Social Policy of Our Time? An Inquiry into Evidence, Assumptions, and Diffusion of Conditional Cash Transfers in Latin America

Abstract: This dissertation presents an inquiry into existing evidence, underlying assumptions, and the rapid diffusion of conditional cash transfers (CCTs) in Latin America. Equally concerned with empirical research on CCTs’ assumed capabilities and the programmes’ political economy and social policy contexts, this inquiry combines systematic analyses and case studies from field work in Uruguay and Guatemala. In essence, it inquires into what the programmes are in terms of social policy, how effective they have been in reducing poverty and enhancing human capital investments, which evidence exist to support long-term impacts and how plausible are their underlying assumptions, and why the programmes have risen to prominence in Latin American social policy development. The empirical case studies specifically analyse CCTs’ capabilities to enable a break in intergenerational transmission of poverty, to simultaneously pursue income maintenance and human capital investments through a hybrid design, and to minimise policy politicisation.
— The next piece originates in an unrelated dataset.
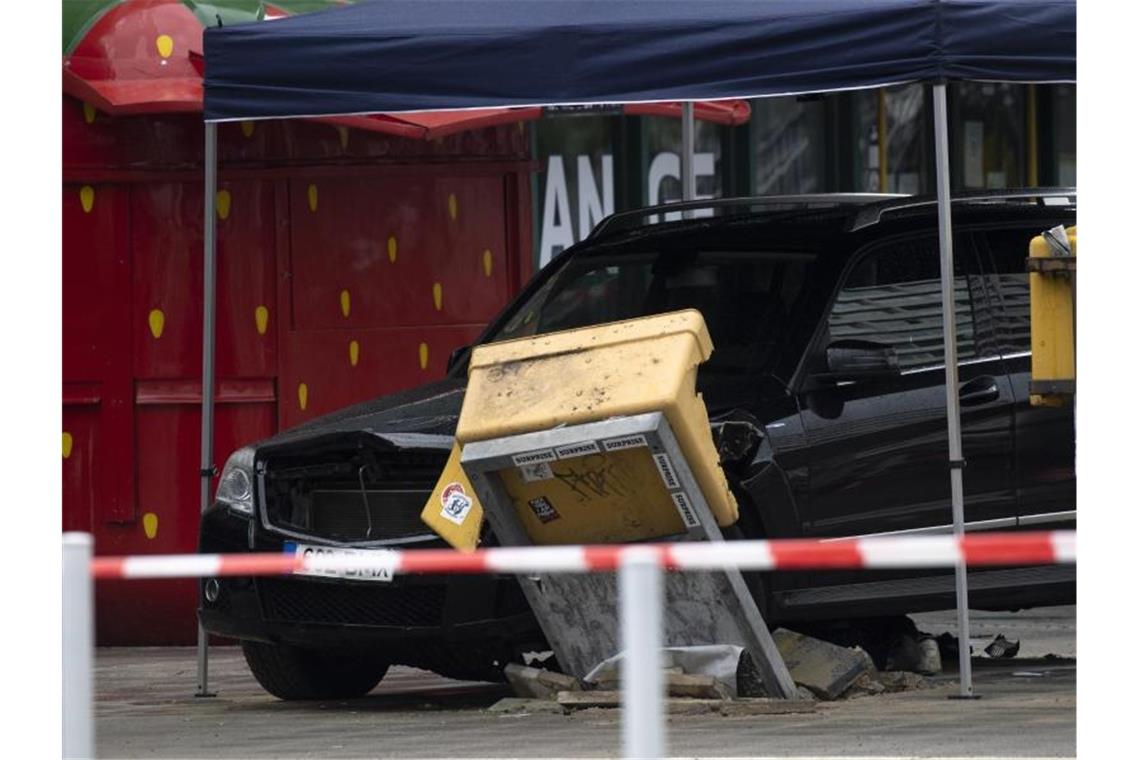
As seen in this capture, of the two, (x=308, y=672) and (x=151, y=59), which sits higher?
(x=151, y=59)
The inquiries into existing evidence reveal that CCTs’ proven impact pertains exclusively to short-term effects whereas their alleged long-term capabilities lack empirical foundations. Such capabilities are further challenged since they turn out to rest on some rather dubious theoretical assumptions. Furthermore, this dissertation finds that CCTs’ diffusion throughout Latin America could be explained by a historical convergence between various domestic and foreign factors, enabled by particularly salient programme characteristics.